● **Written request**
Copy out the lines of the data below word for word, leaving out the picture.

● **Records provided**
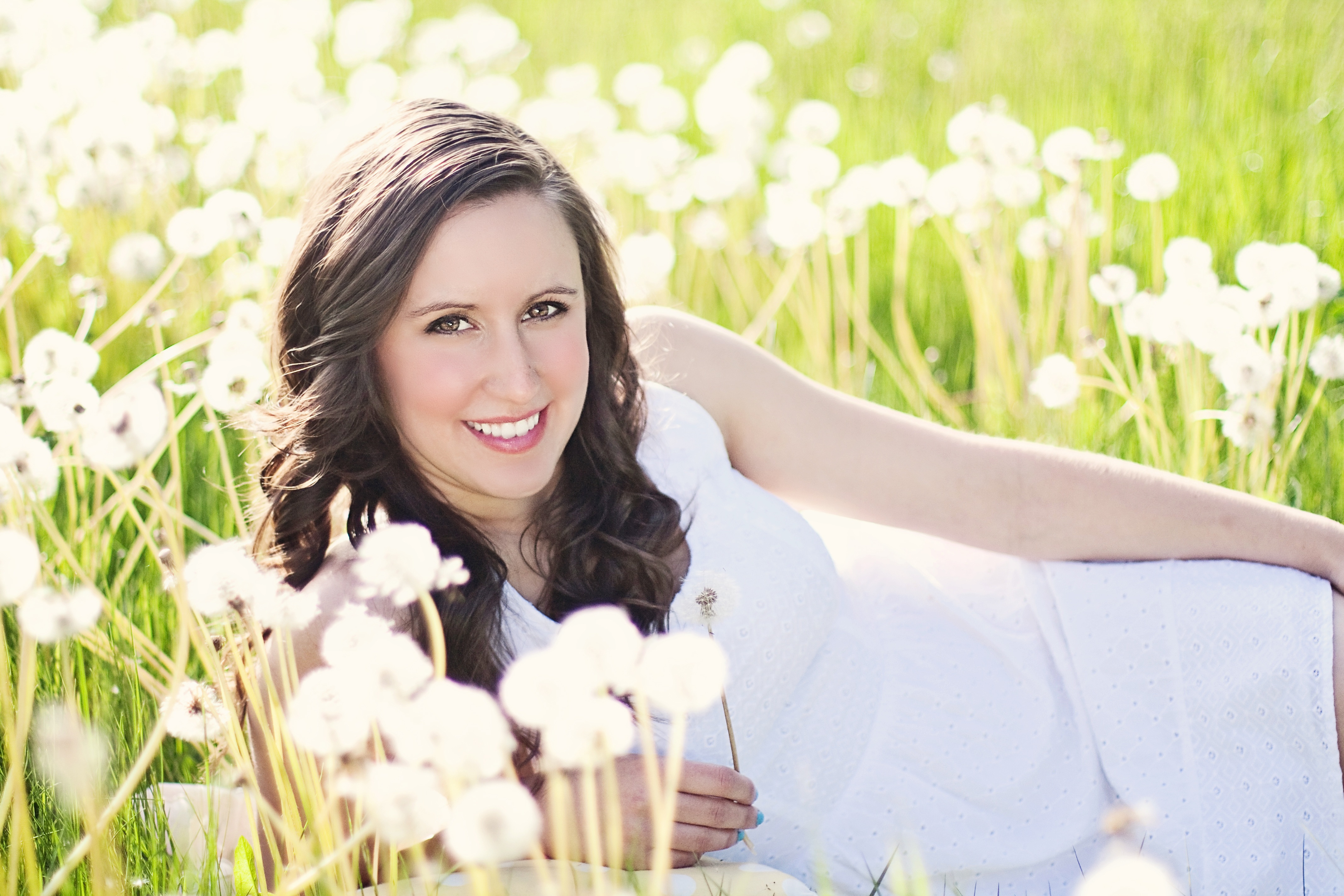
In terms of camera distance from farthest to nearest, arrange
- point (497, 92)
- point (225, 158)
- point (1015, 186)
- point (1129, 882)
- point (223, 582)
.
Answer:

● **Result of this task**
In terms of camera distance from farthest to nearest, arrange
- point (497, 92)
- point (225, 158)
- point (1015, 186)
- point (1129, 882)
- point (223, 582)
.
Answer:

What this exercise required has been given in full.